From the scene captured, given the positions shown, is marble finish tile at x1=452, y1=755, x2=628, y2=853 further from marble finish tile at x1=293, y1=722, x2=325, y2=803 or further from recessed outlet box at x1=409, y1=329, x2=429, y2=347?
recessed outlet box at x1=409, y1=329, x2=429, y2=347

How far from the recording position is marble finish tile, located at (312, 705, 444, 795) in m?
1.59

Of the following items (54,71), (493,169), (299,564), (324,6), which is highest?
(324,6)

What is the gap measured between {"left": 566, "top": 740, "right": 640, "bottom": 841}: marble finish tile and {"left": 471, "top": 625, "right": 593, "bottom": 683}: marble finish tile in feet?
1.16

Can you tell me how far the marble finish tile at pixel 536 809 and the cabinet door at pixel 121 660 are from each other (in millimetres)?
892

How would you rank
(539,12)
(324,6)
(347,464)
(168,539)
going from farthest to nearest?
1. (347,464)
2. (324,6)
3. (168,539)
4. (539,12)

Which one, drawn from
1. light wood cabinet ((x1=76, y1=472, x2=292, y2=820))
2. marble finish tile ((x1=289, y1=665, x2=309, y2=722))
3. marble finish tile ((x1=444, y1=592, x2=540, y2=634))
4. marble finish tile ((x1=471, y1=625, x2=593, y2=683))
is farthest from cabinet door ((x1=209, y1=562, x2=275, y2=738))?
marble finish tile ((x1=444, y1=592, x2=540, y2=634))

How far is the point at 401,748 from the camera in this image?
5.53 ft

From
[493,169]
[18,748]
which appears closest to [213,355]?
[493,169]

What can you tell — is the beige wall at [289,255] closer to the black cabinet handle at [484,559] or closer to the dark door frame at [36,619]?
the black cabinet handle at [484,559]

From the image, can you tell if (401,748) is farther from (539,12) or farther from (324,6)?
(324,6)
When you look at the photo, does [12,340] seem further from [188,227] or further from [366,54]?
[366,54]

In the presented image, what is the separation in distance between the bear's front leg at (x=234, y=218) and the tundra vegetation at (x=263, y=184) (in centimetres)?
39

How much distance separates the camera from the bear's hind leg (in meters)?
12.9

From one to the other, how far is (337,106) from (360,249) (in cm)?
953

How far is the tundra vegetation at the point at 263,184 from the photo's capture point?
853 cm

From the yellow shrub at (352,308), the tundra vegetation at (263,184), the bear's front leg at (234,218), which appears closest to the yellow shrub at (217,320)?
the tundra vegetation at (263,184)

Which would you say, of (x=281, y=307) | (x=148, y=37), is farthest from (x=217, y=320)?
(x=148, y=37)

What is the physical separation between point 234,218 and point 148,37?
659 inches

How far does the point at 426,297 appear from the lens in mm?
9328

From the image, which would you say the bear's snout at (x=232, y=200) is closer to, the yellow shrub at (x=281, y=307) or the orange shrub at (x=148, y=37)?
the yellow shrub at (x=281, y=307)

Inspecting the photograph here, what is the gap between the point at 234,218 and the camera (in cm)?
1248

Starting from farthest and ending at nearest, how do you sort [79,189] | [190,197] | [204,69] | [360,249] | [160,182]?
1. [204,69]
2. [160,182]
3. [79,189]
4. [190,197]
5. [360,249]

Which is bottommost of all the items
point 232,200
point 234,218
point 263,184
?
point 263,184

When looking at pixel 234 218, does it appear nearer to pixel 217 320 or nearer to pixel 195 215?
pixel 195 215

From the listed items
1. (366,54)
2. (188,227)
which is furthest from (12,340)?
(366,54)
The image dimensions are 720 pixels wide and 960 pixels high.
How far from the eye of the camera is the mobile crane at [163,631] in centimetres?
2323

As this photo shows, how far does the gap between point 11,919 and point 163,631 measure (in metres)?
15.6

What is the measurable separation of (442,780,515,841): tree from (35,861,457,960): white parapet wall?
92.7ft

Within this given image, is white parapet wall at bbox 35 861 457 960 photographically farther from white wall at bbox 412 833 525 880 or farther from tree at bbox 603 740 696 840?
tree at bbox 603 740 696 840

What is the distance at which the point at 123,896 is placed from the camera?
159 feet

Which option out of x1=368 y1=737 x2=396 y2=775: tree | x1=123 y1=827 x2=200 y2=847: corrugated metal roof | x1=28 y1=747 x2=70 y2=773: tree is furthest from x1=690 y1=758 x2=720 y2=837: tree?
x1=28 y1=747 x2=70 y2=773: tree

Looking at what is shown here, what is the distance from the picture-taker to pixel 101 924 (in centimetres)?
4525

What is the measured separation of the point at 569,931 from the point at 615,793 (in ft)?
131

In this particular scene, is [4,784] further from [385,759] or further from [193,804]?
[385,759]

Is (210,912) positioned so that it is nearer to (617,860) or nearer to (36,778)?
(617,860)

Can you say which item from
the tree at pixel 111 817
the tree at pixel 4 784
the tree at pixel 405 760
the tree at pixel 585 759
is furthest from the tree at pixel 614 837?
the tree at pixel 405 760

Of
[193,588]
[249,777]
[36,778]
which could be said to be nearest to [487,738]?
-=-=-
_Work instructions:_ Your task is to return, exactly and on their own, the lines from the one containing "Looking at what" through the last line of the listing.

_Exercise answer:_
Looking at what is shown here, what is the distance from the picture-taker to pixel 101 924 (in centimetres)?
4525

What is the measured separation of the point at 569,931 from the point at 615,793 (in ft)?
131

In this particular scene, is [4,784] further from [385,759] or further from [193,804]?
[385,759]

Is (210,912) positioned so that it is nearer to (617,860) or nearer to (36,778)?
(617,860)

Can you say which item from
the tree at pixel 111 817
the tree at pixel 4 784
the tree at pixel 405 760
the tree at pixel 585 759
is furthest from the tree at pixel 614 837?
the tree at pixel 405 760

Of
[193,588]
[249,777]
[36,778]
which could be said to be nearest to [487,738]?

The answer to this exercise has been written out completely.